More practically, from a minister's point of view, is it possible to call the Holy Spirit?  It seems clear that carefully designed liturgy, beautifully expressed words and music, a setting both grand and safe, can set the people vibrating and weeping.  What is that?  How does one do it?  Not to be obnoxious, but I have done it.  Or seemed to.  But in my experience the congregation did not enable or protect such experiences but rather ground them down and threw them out as distractions.  As a minister, at least, calling the Holy Spirit was like being a whore, triggering an addictive response that cannot be personally felt.  If I valued even closely thinking about anything like a Holy Spirit, it was necessary to be solitary.  Not even talk about it much.  To analyze it is in the face of peril, possibly destroying access.

Maybe what seemed like the landing of the Holy Spirit in the middle of a play, a symphony, an art museum, a long view across a deep mountain valley, was just a burst of emotion.  Nothing to do with the Mysterium Tremendum.  Once an organization begins to build on what seems miraculous and calls itself "religious" while trying to keep everyone from disssenting, we have entered the field of "organized" religion and all its justifications for bad behavior like war or oppression.  Soon members will be criticizing each other for not genuflecting properly, not paying enough tithe, or trying to make indulgent parents of their minister or God.  They exasperated even Jesus.

Congregations have their uses.  Denominations can be a way to keep people more or less on the same page and have an impact on the even larger culture.  But there is something that sweeps invisibly through our lives, a set of convictions, perceptions, morality, and aesthetic choices without thinking why.  Why did our country, supposed to be built on honor and compassion, suddenly turn to murderous greed, and then defend it?  Is it because the old system of values was based on a primitive notion of the world which smashed in the face of new knowledge?  Is it because since God is dead of evaporation, we can do anything and don't care?  Is it because individuals can do things that are monstrous and yet are never struck by lightning for it?

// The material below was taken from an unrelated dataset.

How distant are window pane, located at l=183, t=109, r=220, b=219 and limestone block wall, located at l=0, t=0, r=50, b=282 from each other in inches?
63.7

Can a sea change like this -- except positive -- be started by a new thrilling spiritual experience that seizes everyone with the inspiration to reform?  Or must these be person-contained perceptions of something that most never know is possible, a felt revelation of empowerment?

Every time I preached about this kind of moment, people came around afterwards to tell me they had felt this, maybe multiple times, but didn't really know what it was, what it meant.  They thought it was better to tell no one for fear of being mocked.  When I brought up the subject, even in seminary, it was turned aside.  People said it was blissful to have warm, safe times and a great satisfaction to rest after achieving something important, but it didn't mean there was another plane of existence that somehow reached through to us.  Others told about a chimp regarding in awe a mighty waterfall, and said it was evidence that even animals could be spiritual, so how could it be a human privilege?

Since Descartes we've wrestled with an imaginary split between logical rationality and the empathic sharing of felt meaning.  Perhaps we've let the first method overwhelm the second.  After all, greed and rejecting transfiguration are sensible ways to survive in a confounding world.  Take care of yourself and your own.  Ignore the rest.  Very possible.  People do it all the time.


In the end both my PK heroes have died -- of old age rather than lightning -- but not before being betrayed by this impulse in order to get status and expensive toys, to use relationships outside social rules, and to turn away from both congregation and denomination.  They didn't seem to suffer.  Neither ever confided that they had felt the Mysterium Fascinans and Tremendum.  Would it have made a difference?